>> begin Selected extract
Over the past fifteen years Java has been a phenomenally popular programming language, but it is starting to show its age and programmers are increasingly looking at more modern languages. The purpose of this article is to explain why Scala is the most likely successor to Java and how it can make you more productive. Rather than simply listing the features that Scala has, I’ve included a number of comparisons between Java and Scala code, to demonstrate how the different Scala language features enable you to implement the same functionality more quickly in Scala than Java.
Since Scala compiles to Java bytecode and runs on the JVM, programs written in Scala can benefit from the huge amount of library code already written in Java. However, by using Scala you get the following benefits:
- Mandatory boilerplate code is gone – no getters and setters, no checked exceptions.
- More powerful constructs, that allow you to do more with less code, such as case classes, option and tuples.
- More powerful code reuse – the elements of code that you can reuse are smaller. Rather than classes with single inheritance, you have traits and functions.
I’ll work through these points in turn, giving examples of each.
No getters and setters
In Java, a class to represent a person with a name and age might be:
public class Person{
private String firstName = null;
private String lastName = null;
private int age = 0;
public void setFirstName(String firstName) {
this.firstName = firstName;
}
public String getFirstName() {
return firstName;
}
public void setLastName(String lastName) {
this.lastName = lastName;
}
public String getLastName() {
return lastName;
}
}
In Scala, most likely you would write this class as:
public class Person {
var firstName = ""
var lastName = ""
>> end Selected extract
Set exercise → Translate this sentence from the article on Scala and Java into Spanish: "Since Scala compiles to Java bytecode and runs on the JVM, programs written in Scala can benefit from the huge amount of library code already written in Java."
>> begin Information shown
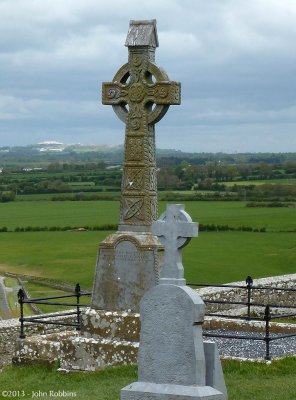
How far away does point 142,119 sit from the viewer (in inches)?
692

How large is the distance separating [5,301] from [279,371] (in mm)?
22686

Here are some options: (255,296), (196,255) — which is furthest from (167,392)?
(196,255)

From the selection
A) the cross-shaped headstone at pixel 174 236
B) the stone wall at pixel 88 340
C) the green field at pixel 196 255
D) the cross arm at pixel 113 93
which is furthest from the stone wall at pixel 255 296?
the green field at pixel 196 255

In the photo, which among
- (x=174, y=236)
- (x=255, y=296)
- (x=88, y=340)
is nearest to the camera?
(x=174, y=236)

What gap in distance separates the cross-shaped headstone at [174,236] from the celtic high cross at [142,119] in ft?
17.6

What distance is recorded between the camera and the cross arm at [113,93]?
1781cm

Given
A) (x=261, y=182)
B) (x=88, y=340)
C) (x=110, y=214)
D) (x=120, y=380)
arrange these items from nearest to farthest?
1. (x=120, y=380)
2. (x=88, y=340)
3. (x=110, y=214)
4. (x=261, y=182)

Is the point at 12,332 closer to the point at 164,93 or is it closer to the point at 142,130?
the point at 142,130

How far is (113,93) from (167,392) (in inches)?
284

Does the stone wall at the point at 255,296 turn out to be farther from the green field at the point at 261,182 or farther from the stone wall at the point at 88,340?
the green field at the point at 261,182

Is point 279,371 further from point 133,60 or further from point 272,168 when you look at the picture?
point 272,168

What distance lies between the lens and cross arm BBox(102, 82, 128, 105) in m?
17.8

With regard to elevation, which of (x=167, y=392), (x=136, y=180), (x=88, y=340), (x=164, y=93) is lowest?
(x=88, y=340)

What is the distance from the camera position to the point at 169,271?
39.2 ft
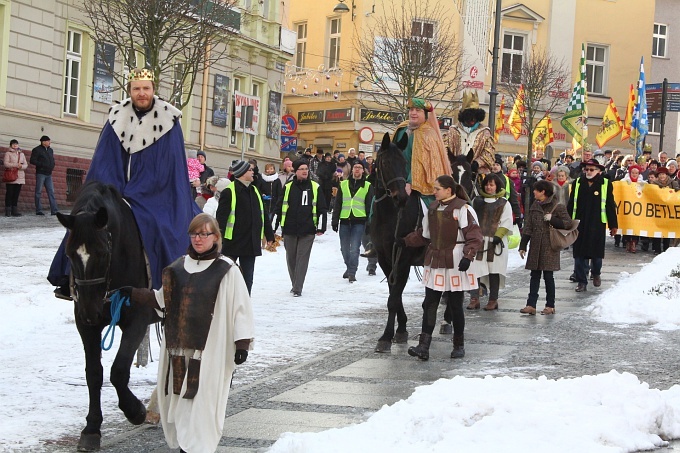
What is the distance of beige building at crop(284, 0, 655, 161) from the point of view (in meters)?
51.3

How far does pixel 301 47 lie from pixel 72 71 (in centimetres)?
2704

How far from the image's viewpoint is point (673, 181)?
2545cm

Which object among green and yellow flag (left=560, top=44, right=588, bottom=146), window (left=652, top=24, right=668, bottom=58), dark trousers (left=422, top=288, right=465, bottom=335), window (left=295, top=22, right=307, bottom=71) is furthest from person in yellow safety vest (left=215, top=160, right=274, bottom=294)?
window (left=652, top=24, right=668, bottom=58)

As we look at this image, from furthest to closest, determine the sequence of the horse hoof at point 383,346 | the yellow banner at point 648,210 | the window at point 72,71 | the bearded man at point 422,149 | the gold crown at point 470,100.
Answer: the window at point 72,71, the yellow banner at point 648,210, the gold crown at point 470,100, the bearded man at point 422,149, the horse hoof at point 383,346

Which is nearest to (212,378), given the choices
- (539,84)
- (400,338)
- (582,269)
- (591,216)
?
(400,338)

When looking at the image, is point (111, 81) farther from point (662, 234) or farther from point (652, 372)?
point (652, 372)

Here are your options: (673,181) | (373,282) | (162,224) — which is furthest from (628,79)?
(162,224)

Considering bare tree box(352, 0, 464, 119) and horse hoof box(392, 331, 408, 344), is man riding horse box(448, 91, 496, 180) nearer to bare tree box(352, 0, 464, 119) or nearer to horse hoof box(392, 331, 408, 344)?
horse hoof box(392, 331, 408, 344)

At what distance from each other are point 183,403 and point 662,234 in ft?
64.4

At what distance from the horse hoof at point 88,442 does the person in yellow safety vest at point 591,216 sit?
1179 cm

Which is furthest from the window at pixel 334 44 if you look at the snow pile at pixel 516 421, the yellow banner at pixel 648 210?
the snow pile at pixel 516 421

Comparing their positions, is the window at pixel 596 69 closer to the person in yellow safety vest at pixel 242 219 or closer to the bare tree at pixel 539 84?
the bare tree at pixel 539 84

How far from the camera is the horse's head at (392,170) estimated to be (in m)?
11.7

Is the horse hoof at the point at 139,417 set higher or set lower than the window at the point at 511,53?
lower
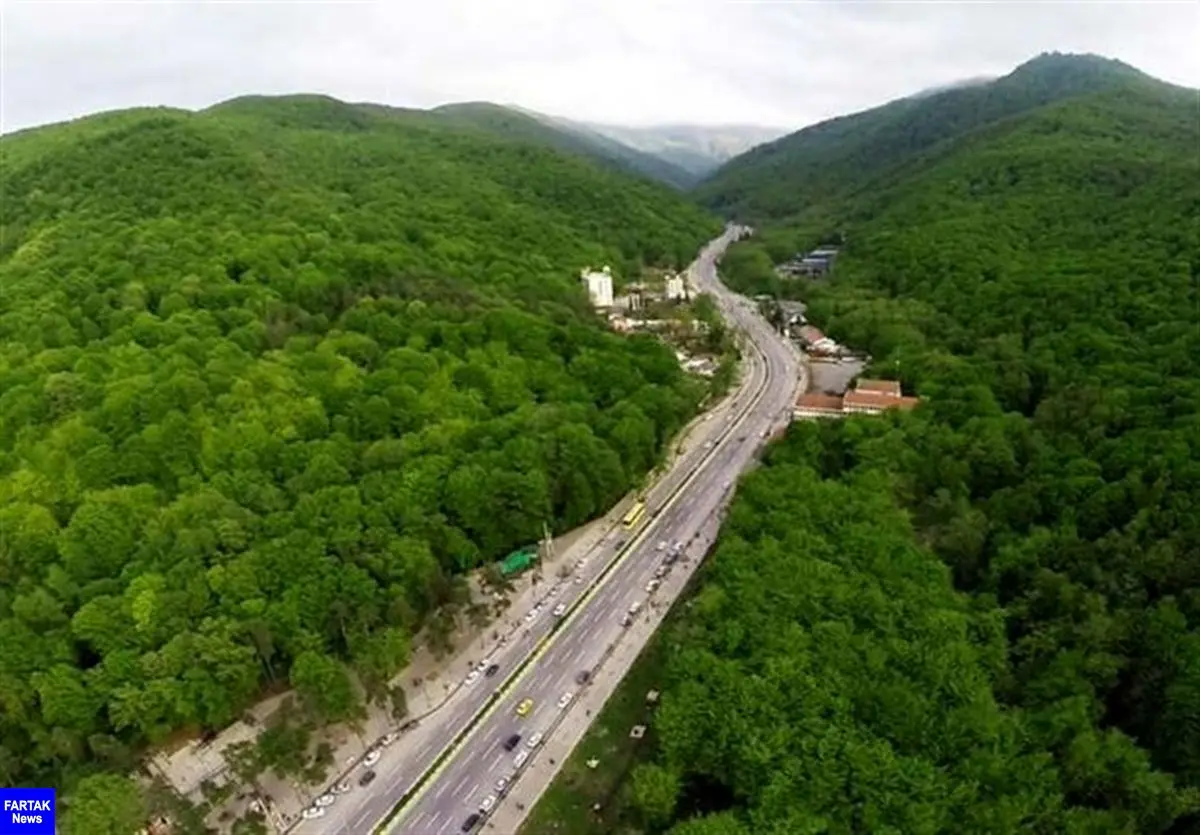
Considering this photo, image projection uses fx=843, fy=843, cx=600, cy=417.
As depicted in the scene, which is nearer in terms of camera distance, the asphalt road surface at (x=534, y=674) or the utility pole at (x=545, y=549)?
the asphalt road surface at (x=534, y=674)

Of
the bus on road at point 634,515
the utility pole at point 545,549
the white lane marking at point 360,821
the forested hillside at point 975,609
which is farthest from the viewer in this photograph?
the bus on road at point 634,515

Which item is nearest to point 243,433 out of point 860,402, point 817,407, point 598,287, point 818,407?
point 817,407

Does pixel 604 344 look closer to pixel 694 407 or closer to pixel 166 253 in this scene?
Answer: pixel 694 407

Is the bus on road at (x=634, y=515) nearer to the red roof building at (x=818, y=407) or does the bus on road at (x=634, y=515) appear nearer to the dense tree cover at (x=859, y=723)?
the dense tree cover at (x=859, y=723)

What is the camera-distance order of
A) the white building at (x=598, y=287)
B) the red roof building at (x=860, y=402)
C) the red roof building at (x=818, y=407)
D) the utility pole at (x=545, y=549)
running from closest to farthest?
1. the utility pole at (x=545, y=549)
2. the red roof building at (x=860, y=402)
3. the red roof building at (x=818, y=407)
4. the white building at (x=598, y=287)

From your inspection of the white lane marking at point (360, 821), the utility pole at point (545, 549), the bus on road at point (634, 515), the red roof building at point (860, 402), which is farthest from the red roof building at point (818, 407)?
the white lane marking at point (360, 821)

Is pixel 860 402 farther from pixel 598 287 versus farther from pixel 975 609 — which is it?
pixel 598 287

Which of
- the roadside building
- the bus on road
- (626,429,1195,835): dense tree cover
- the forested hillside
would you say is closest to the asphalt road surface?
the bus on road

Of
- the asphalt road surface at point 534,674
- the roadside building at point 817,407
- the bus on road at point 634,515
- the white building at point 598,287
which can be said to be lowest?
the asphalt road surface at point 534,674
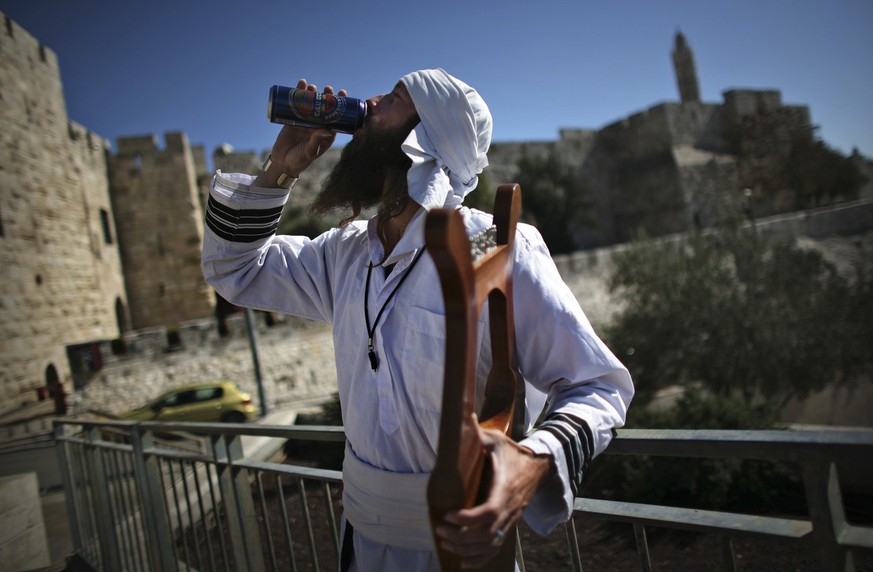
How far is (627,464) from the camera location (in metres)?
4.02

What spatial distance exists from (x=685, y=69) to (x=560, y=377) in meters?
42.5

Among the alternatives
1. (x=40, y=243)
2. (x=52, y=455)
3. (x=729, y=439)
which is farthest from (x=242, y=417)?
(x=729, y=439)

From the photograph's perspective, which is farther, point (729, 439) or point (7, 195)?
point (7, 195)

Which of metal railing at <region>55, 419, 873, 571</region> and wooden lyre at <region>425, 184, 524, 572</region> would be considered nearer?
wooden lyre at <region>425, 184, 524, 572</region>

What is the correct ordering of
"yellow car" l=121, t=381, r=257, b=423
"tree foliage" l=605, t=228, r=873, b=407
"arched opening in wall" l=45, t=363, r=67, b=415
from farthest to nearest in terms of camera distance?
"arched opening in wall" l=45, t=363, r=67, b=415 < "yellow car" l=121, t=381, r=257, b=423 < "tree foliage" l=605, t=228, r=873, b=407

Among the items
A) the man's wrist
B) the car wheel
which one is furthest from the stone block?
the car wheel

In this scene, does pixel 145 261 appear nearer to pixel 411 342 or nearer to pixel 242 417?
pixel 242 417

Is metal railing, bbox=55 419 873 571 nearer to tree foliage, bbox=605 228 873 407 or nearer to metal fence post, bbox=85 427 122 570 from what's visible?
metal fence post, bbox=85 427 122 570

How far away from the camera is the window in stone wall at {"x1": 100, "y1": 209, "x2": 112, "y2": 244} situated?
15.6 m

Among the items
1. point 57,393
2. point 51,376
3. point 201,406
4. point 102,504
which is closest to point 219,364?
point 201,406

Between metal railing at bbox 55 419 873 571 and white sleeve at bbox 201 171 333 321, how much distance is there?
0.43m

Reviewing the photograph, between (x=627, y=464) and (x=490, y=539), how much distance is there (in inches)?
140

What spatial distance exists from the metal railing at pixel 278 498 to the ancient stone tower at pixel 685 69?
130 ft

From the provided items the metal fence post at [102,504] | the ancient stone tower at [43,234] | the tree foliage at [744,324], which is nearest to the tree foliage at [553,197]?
>> end Information shown
Solution for this task → Dado que Scala se compila a bytecode de Java y se ejecuta en la JVM, los programas escritos en Scala pueden aprovechar la enorme cantidad de código de bibliotecas ya escrito en Java.